Currently, the federal government relies on user identification and reporting of global navigation satellite system (GNSS) interference, based on subjective user assessment of operational disruption, said James Aviles, a spectrum engineer in the DOT Office of the Assistant Secretary for Research and Technology. The aim is to move toward independent, dedicated technology for automated monitoring of GPS intelligence signals to augment that current process, he said.
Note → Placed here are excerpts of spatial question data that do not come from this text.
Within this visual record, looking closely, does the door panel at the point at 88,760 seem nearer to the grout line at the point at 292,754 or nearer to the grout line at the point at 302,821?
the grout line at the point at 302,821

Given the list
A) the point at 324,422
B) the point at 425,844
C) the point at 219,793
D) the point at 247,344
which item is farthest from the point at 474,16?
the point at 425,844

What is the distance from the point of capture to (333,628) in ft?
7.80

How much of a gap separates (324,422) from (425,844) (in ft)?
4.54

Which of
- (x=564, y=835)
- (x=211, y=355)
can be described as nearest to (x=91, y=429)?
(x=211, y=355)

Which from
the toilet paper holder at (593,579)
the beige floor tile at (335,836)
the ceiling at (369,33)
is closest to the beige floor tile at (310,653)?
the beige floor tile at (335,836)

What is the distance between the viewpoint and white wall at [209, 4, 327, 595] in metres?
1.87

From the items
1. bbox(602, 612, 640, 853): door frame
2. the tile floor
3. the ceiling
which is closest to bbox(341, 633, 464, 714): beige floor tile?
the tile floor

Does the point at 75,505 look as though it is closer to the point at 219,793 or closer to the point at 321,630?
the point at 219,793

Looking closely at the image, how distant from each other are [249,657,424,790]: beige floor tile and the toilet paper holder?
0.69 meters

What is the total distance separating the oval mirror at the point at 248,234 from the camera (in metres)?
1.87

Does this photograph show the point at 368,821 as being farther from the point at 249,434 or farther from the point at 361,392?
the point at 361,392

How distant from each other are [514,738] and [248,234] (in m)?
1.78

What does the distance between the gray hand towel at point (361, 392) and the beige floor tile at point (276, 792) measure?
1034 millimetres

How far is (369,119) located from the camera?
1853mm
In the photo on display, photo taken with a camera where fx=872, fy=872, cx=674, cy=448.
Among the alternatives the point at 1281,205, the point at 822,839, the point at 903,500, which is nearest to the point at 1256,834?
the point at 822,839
That would entail getting data feeds from legions of distributed network GNSS devices acting as sensors for signal disruptions, and that data being used to create a publicly available visualization, perhaps accessed via an app, Aviles said. The idea comes from something similar to what DOD's Defense Innovation Unit is implementing, he said. Aviles said DOT is experimenting now with possible visualizations -- a "GPS weather map." He said DOT has done some data curation work and is working on incorporating an Automatic Dependent Surveillance-Broadcast data source from aviation. Beyond that will be incorporation of a terrestrial data source into the modeling, he said.
GPS interests are seeking toughening of receivers via removing International Traffic in Arms Regulations restrictions on some equipment. Those ITAR restrictions on multi-element anti-jamming enhancements mean civilians lack access and "that's got to change," said Parkinson. He said there's a particular need on civilian ships and aircraft. Robert Hampshire, DOT deputy assistant secretary-research and technology, said DOT backs that route for toughening receivers and said there needs to be more inter-agency conversation along those lines.
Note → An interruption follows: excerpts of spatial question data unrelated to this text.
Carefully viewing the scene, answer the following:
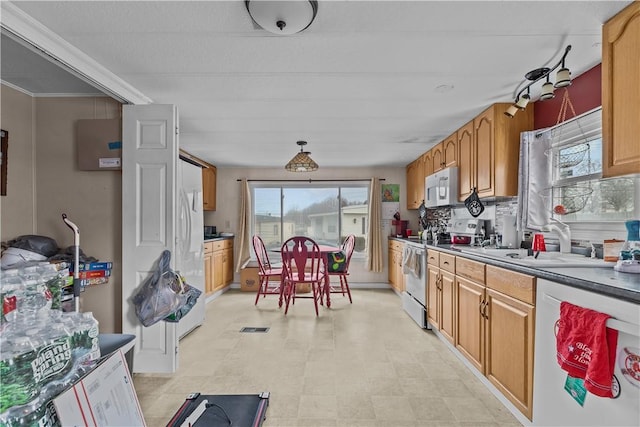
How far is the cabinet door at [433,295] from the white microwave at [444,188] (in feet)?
2.78

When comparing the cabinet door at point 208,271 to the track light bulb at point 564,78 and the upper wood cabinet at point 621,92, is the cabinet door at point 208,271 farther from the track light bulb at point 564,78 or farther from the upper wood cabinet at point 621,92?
the upper wood cabinet at point 621,92

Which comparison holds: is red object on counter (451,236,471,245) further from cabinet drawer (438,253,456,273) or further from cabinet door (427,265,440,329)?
cabinet drawer (438,253,456,273)

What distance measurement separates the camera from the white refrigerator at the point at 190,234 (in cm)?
317

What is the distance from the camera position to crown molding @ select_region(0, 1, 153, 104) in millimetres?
A: 1591

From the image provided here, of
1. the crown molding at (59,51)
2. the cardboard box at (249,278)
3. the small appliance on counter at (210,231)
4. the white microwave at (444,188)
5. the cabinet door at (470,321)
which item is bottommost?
the cardboard box at (249,278)

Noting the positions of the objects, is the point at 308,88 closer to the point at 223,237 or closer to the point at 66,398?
the point at 66,398

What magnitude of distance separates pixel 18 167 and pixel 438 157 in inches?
166

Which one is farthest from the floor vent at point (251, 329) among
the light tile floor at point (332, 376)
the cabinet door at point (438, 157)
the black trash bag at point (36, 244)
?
the cabinet door at point (438, 157)

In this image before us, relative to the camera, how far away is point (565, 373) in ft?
4.87

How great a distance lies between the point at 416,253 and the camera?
3730mm

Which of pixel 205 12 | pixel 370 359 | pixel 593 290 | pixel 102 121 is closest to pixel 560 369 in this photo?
pixel 593 290

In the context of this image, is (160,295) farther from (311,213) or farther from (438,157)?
(311,213)

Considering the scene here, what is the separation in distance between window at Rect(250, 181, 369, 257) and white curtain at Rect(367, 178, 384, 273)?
0.85 feet

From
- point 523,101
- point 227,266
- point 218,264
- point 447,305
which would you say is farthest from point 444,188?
point 227,266
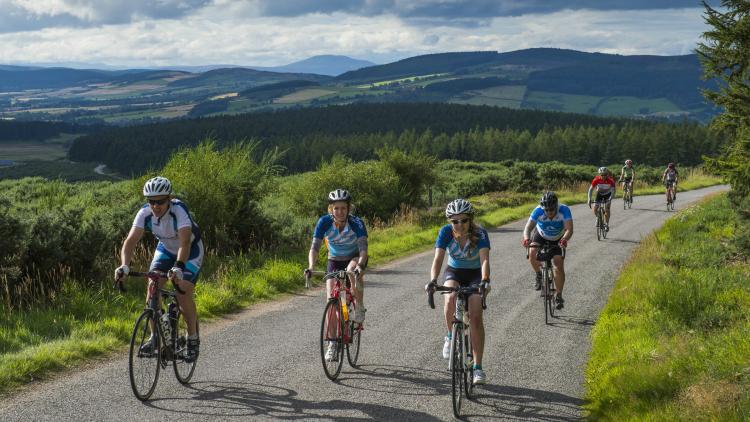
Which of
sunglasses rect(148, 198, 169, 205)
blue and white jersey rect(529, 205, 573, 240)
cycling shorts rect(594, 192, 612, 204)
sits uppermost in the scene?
sunglasses rect(148, 198, 169, 205)

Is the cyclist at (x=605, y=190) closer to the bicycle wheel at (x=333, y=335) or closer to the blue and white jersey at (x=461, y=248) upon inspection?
A: the blue and white jersey at (x=461, y=248)

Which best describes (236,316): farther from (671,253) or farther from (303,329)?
(671,253)

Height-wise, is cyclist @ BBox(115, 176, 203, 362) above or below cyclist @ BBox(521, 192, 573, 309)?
above

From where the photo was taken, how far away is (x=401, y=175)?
106 feet

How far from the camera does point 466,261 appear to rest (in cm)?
808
A growing number of GNSS satellites are being put into orbit, but a GNSS spectrum crunch doesn't seem likely soon thanks to signal isolation techniques available, as well as that numerous signals can fit in the allocated spectrum, Parkinson said. Today about 900 million active GPS devices are in the U.S., and 7 billion receivers worldwide, with that number to grow due to such applications as drones, connected vehicles and IoT, said Stormy Martin, director-National Coordination Office for Space-Based PNT.
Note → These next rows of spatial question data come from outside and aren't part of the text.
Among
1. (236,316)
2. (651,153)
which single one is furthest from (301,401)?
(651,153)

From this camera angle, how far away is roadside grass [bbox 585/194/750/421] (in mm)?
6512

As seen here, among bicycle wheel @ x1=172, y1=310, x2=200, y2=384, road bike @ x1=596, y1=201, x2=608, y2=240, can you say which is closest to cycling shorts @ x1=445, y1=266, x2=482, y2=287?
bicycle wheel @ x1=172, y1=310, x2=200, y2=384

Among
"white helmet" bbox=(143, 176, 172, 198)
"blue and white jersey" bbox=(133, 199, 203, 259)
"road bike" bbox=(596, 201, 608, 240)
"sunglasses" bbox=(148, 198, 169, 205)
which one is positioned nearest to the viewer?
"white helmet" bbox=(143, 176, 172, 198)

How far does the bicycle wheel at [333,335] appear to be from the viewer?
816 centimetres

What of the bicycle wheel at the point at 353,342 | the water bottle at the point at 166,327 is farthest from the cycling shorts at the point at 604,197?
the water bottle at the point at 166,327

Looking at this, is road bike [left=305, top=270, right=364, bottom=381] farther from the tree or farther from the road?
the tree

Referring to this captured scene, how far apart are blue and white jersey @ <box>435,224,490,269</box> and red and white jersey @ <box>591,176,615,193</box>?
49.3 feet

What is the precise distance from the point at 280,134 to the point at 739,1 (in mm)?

Providing some satellite data and atmospheric corrections over the internet in a High Accuracy and Robustness Service system could make GPS far less vulnerable to spoofing, said Google Distinguished Engineer Frank van Diggelen. A HARS system would take data vulnerable to spoofing and cryptographically "sign" and deliver it, he said. For commonplace GPS applications like auto and smartphone navigation, that could improve accuracy from around 3 meters to less than a meter -- good enough for car lane-level accuracy, he said. Encrypted digital signatures would address GPS' vulnerability to data spoofing, he said. It also would enable signal processing for the relatively weak GPS signals and add robustness that makes signal spoofing harder, he said. He said it could prevent chipmakers from designing chips that favor use of the EU's Galileo system over GPS, he said. Without improving GPS features and performance, "the writing is on the wall" for the U.S. having the premier satellite navigation system, he said.
The growing trend of lunar activity points to the need for a coordinates reference system for the moon, Parkinson said. How that would look is still to be determined, he said. "I wouldn't even try" to extend the GPS reference system to the moon, as it would introduce a number of errors and have to deal with the moon's orbital wobble, he said.